Catching up with some old groff-list email:


On 9/16/17, Bertrand Garrigues <address@hidden> wrote:
> I can take in charge part of the job of the maintainer: the build
> system, making release; I've also studied src/roff/troff source code and
> I'm planning to propose changes in `troff' to support Knuth-Plass
> paragraph formating algorithm (a long-term task and of course not for
> the next release).  But I'm not competent for questions/bugs on macro
> packages (there are currently lots of open bugs and patch requests for
> macro packages) and I can't be a technical lead like Werner, I could be
> at most a "co-maintainer".

Does it make any sense to split groff into two packages: one that is
just the base groff system, and one that is just the macro sets?

I see some advantages to this:

- As Bertrand points out, from a maintainership point of view, the
skill sets are disjoint.  Someone skilled in C/C++ code might not be
as strong in groff macros, and vice versa.

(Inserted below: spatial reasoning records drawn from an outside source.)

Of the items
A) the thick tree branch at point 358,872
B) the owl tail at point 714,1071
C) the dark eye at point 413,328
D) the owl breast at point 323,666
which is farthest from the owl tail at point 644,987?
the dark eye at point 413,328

- The classical macro sets predate groff and are not exclusive to
groff.  It would be nice if there were a definitive place where the
-ms macros, -me macros, etc., lived, which could be incorporated by
other roff implementations.  This improves upon the status quo in one
of two possible ways:

   - for roffs such as neatroff that do not include any macro sets,
this provides an easy way for users to pick up the classical sets
without needing to download/install groff or another entire roff
package.

   - for roffs such as Heirloom that currently have their own copies
of these macro sets, a bug fix that is applied to, say, Heirloom's -ms
macros may not get propagated to groff's version of these macros, and
vice versa.  Naturally, splitting out the macro sets does not
guarantee that other roff projects will use them, but it does give
them a reasonable way to do so.

The obvious potential drawback is that we're already having trouble
finding a dedicated maintainer for just the one package, so now we're
doubling that problem space.  But I wonder if attracting qualified
maintainers would be easier if the scope of responsibility were
reduced.  I can think of several longtime list members who would be
excellent maintainers for the macro packages but who probably don't
know the first thing about the C++ code that drives groff.  And
Bertrand has already stated he's in the opposite camp.